- Extract:
=====

Design and construction
- Architect: Alex Novell
- Architecture firm: B+H Architects

= Irving Oil Home Office =

Office building in New Brunswick, Canada

The Irving Oil Home Office is the corporate head office of Irving Oil. Designed by architect Alex Novell and architectural firm B+H Architects, the 11-storey building is located at 10 King Square South by King's Square in Saint John, New Brunswick. It sits next door to the Imperial Theatre, and was constructed on one of their employee parking lots. Construction began on June 6, 2016, and it officially opened in the fall of 2019. The home office has an area of 18,581 m2. Its fifth floor has an outdoor terrace and the 11th floor has a roof skylight. The building is LEED certified.

==Description==
The Irving Oil Home Office sits on 10 King Square South, located next to King's Square in Saint John, New Brunswick. Measuring at a height of 11 storeys, it was built on one of their employee parking lots, with an area of 18,581 m2, and a height of approximately 56.6 m. The home office has an outdoor terrace on the fifth floor, and a roof skylight on the 11th. The building also has a LEED Silver certification.

==Construction==
This was not the first time Irving Oil had planned to build a headquarters in Saint John. Previously, the company intended to build a $30 million headquarters on Saint John's Long Wharf but cancelled these plans in 2010. On October 21, 2015, it was officially announced that the Irving Oil Home Office would be constructed on one of their employee parking lots next to the Imperial Theatre. Landscape architect Alex Novell and the architectural firm B+H Architects was hired by Irving Oil to design the building, with the aim being to relocate approximately 1,000 Irving Oil employees from five separate offices into one large office building. Construction was scheduled to begin in April 2016, but plans were delayed due to an appeal regarding the proposed building site's location within Saint John's heritage conservation area, which imposed specific building limitations. The city council revised the heritage rules with respect to the proposed site to facilitate the project's continuation. Construction began on the morning of June 6, 2016, with an expected completion date between 18 and 24 months from then.

On February 6, 2018, 33-year-old construction worker, Adam Carleton, died in the hospital after receiving a head injury from a fall in the construction site the previous day. WorkSafeNB launched an investigation to determine if the death had violated the Occupational Health and Safety Act.

In March 2019, employees began relocating to the home office, and it officially opened in the fall of the same year. In 2020, Service New Brunswick assessed the building's value for taxes at $56.8 million, significantly lower than the estimated construction cost of $88 million.

=====

(Dataset items)
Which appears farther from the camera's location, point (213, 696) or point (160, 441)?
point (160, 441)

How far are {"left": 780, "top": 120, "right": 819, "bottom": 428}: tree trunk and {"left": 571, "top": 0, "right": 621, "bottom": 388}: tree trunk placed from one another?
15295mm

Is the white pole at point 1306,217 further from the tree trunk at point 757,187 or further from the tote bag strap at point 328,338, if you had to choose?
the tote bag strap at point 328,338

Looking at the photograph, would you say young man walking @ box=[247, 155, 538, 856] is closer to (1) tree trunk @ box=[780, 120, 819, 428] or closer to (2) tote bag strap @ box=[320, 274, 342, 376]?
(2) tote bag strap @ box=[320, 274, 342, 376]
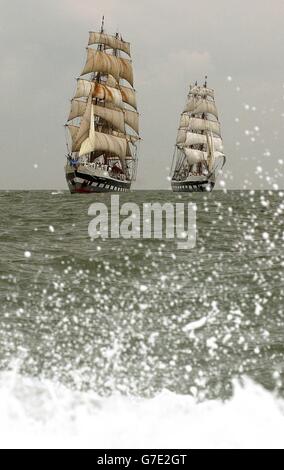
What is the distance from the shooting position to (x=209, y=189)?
431 ft

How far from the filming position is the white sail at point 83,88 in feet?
334

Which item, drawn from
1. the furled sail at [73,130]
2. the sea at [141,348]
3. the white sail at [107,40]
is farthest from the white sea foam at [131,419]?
the white sail at [107,40]

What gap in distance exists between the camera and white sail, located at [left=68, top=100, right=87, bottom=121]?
100938 mm

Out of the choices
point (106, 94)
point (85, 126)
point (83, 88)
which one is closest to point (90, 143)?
point (85, 126)

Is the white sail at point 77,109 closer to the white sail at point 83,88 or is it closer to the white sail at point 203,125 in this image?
the white sail at point 83,88

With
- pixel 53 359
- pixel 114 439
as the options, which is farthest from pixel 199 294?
pixel 114 439

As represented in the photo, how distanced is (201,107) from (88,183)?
44.7 m

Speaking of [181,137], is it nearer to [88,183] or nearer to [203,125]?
[203,125]

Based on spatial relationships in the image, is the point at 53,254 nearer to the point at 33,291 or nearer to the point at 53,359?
the point at 33,291

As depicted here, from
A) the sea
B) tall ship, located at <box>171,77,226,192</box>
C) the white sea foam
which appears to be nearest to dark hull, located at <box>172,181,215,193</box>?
tall ship, located at <box>171,77,226,192</box>

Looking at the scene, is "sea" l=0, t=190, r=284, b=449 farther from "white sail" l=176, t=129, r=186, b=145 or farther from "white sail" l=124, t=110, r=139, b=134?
"white sail" l=176, t=129, r=186, b=145

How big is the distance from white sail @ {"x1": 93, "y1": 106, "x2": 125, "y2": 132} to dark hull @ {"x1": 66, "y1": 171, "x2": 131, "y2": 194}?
9.72 metres

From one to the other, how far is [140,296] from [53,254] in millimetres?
4401
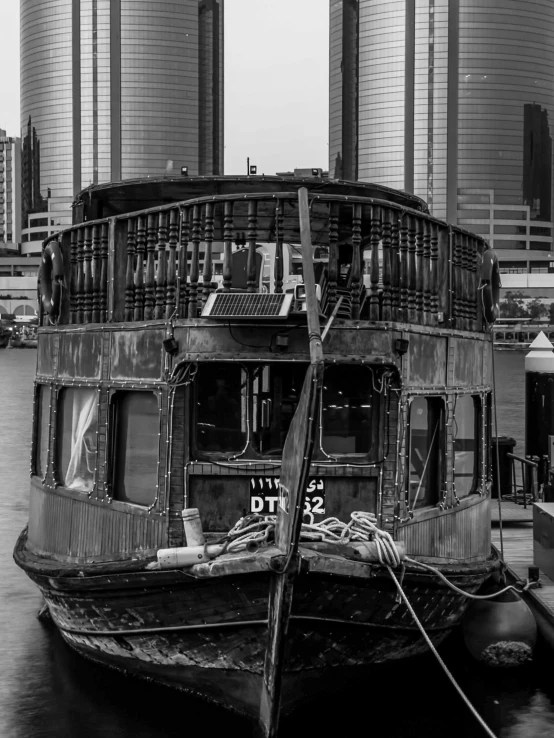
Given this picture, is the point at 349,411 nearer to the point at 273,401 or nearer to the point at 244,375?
the point at 273,401

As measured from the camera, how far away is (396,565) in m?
8.53

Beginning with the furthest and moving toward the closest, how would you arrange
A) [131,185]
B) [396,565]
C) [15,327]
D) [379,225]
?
[15,327] < [131,185] < [379,225] < [396,565]

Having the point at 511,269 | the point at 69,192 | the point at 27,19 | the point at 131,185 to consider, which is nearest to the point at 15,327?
the point at 69,192

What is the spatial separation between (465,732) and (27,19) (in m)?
182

=====

- Work order 1:
Translate this sentence from the Irving Oil Home Office article into Spanish: "Construction began on June 6, 2016, and it officially opened in the fall of 2019."
- Work order 2:
Using the Irving Oil Home Office article, explain in one to three sentences why construction did not begin in April 2016 as scheduled.
- Work order 3:
Print the part of the Irving Oil Home Office article from "The Irving Oil Home Office is" to "is LEED certified.".
The dataset items have nothing to do with the article on the Irving Oil Home Office.

- Output 1:
La construcción comenzó el 6 de junio de 2016 y se inauguró oficialmente en el otoño de 2019.

- Output 2:
An appeal was raised about the proposed site's location within Saint John's heritage conservation area, which imposed specific building limitations. The city council then revised the heritage rules for the site so the project could continue, and construction began on June 6, 2016.

- Output 3:
The Irving Oil Home Office is the corporate head office of Irving Oil. Designed by architect Alex Novell and architectural firm B+H Architects, the 11-storey building is located at 10 King Square South by King's Square in Saint John, New Brunswick. It sits next door to the Imperial Theatre, and was constructed on one of their employee parking lots. Construction began on June 6, 2016, and it officially opened in the fall of 2019. The home office has an area of 18,581 m2. Its fifth floor has an outdoor terrace and the 11th floor has a roof skylight. The building is LEED certified.